Schwer am Ringen: Von Chachapoyas zur Ruine Kuelap
Bei meiner ersten Busfahrt in Peru, von Lima nach Chiclayo, habe ich während eines waghalsigen Überholmanövers fast mein Leben gelassen. Und heute? Sitze ich mit demselben Fahrer im selben Bus, diesmal von Chiclayo nach Chachapoyas. Vielen Dank auch, wirklich. Irgendwie scheint sich der gute Fahrer in den Kopf gesetzt zu haben, mich deutlich vor der Pensionsgrenze ins Grab zu bringen.

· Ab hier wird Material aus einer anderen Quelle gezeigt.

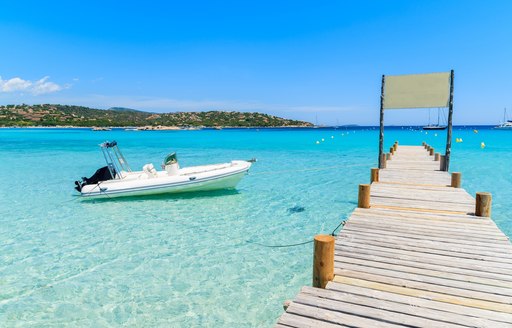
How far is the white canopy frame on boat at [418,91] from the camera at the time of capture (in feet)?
40.1

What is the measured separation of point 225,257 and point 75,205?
8581 mm

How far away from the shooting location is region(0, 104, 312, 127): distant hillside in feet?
493

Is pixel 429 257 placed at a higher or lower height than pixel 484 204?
lower

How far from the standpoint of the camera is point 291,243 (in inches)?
362

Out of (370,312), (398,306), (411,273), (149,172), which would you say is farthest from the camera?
(149,172)

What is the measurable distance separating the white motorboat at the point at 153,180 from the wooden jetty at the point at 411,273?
7.58m

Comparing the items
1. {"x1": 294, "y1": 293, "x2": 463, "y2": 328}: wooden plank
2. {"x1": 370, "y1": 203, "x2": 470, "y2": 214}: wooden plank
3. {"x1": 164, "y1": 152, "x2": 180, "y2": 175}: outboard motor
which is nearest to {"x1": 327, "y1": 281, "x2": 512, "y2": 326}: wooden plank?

Es ist neun Uhr abends. Unser blauer Bus schwankt in den Kurven von links nach rechts wie ein Uhrpendel. Meine Kolleginnen Anne, Linda, Juliane, Carina und ich nutzen das lange Wochenende, um dem Küstenort Pimentel, in dem wir wohnen, für ein paar Tage den Rücken zu kehren. »Chachapoyas und die knapp hundert Kilometer südlich gelegene Ruine Kuelap sind lohnenswerte Ausflugziele«, sagte meine Kollegin Linda und so besorgten wir uns Bustickets. Mir schwappt in den Kurven etwas von dem frisch servierten Schwarztee auf meine Hose. Linda neigt sich über ihre weiße Plastiktüte. Ein alter Mann in der Reihe neben mir nagt beharrlich an einem Hähnchenknochen. Wir sitzen im oberen Stock eines Doppeldeckers, dessen Windschutzscheibe ein etwa armlanger Riss durchzieht. »Die Beats, die aus den Boxen dröhnen, haben der Scheibe ihre Macke verpasst«, scherzt Linda trotz ihres miserablen Zustandes.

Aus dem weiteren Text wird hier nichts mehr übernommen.